Pasar la mañana con los labios oscuros por el vino y el abrigo envuelto en pelos de un perro que no es mío. Pensé en la repugnancia.


Me había despertado en la cama de mi amigo Sim con mi amigo Sim. La noche anterior fuimos a un club de poesía y nos emborrachamos como nunca. Cuando llegamos a su casa encontramos a su hermano, su primo y su madre. Eran las tres de la madrugada. Su madre, a pesar de la hora, gobernaba el salón desde los bordes del sofá, ante el resplandeciente televisor. “El salón es el templo de mi madre”, me dijo Sim cerrando la puerta para no molestar. Nos aposentamos en el recibidor. Su hermano y su primo se resistían a las fuerzas de la noche en los sofás, ante una pequeña mesa a rebosar de envoltorios, restos de comida y latas vacías. Mi amigo y yo nos hundimos en el sofá que quedaba libre y preparamos un narguile de hierba que fumamos los cuatro durante largo rato. Cantaron algunas canciones de rap y hablamos poco. Los párpados se me caían por los imperativos del sueño, pero recuerdo recostarme sobre el hombro de mi amigo y despertarme al sentir deseos hacia él. Nunca he tenido relaciones sexuales con un hombre y nunca antes había deseado a Sim. Tal vez fuera el vino, la marihuana o mi desequilibrio, o tal vez tenga al fin ganas de follar con hombres. En cualquier caso, estuvimos fumando y dejando correr la vida hasta cerca de las cinco. Sim y yo nos retiramos al sueño. En los sofás quedaron su hermano y su primo entregados a un sí eterno. Nos acostamos en la cama de Sim y traté de mantener espacio entre los cuerpos. Era la primera vez que dormíamos juntos. Yo dormí con la ropa puesta y él roncó toda la noche. No me moví.

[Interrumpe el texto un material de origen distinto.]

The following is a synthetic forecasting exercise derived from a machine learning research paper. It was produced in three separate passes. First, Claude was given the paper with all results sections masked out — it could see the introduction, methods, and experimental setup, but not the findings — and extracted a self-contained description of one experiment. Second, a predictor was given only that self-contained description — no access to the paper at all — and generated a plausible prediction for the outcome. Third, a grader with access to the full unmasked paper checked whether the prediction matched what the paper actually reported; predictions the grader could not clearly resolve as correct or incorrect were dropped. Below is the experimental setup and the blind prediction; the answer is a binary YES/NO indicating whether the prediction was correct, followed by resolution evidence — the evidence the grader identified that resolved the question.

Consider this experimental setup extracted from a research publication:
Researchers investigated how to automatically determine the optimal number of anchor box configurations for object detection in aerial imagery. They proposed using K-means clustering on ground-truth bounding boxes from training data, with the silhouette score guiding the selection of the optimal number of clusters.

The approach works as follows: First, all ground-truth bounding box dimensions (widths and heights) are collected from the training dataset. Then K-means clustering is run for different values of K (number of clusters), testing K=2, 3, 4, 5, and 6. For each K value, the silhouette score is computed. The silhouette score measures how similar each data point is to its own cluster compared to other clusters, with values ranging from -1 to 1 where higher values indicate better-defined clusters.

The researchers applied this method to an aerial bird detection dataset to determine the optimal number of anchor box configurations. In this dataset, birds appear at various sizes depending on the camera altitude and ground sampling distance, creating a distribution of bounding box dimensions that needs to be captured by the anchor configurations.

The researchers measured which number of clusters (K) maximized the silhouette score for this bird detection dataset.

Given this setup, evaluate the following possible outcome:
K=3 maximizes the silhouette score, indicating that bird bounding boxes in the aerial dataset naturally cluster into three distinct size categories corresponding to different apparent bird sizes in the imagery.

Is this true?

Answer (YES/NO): YES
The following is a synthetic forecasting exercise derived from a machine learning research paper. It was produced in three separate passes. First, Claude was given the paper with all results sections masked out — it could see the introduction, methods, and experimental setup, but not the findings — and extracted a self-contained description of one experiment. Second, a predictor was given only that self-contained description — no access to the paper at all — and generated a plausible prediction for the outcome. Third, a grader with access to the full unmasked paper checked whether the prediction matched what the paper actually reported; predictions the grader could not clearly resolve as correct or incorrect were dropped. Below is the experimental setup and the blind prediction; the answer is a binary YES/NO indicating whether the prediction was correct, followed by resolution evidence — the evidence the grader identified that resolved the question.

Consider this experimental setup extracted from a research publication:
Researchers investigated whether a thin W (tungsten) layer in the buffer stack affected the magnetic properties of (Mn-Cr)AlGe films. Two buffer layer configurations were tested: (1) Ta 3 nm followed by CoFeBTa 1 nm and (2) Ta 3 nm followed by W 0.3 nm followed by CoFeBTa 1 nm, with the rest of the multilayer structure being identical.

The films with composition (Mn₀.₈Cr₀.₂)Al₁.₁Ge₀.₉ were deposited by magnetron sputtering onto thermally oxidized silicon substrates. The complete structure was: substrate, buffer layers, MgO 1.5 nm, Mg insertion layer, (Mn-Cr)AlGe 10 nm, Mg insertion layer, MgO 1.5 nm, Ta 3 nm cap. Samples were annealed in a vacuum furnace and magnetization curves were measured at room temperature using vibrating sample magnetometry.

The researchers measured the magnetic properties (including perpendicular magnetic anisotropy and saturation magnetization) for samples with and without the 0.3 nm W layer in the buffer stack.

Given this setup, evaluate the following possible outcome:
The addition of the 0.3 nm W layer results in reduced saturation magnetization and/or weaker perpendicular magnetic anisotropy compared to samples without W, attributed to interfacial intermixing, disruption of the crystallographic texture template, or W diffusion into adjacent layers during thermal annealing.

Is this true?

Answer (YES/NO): NO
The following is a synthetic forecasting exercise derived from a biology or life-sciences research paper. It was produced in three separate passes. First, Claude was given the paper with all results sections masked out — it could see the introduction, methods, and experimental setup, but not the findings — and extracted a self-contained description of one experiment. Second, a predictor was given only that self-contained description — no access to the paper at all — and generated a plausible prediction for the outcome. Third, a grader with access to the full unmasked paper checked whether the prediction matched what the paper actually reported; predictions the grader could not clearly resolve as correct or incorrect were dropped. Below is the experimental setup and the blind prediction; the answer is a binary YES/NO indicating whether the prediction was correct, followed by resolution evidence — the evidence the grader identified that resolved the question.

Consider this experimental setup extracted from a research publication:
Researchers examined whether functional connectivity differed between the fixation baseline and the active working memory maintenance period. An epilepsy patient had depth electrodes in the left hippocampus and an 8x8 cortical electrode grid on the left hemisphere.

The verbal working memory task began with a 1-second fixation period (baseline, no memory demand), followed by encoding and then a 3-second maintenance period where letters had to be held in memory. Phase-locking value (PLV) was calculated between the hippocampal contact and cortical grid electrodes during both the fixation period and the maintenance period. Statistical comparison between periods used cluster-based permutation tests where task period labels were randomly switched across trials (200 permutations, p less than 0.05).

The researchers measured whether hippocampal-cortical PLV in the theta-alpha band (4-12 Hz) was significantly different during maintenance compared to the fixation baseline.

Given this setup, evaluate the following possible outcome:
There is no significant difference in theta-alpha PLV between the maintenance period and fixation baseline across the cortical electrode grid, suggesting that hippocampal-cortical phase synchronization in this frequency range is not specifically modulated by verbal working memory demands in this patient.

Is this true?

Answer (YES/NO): NO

Me levanté de la cama y me acordé de mi padre. Él siempre dice que es un fracaso perder la mañana. Eran las doce del mediodía. La cabeza me daba vueltas y tenía la garganta seca como lo estaba el flujo en mis bragas negras. Fui al baño en busca de agua. Me miré al espejo y me lavé la cara tres veces con agua fría para hacer algo con las ojeras, pero no hubo arreglo. La pica estaba repleta de botes de champú y frascos de perfume vacíos. Deseé irme a casa.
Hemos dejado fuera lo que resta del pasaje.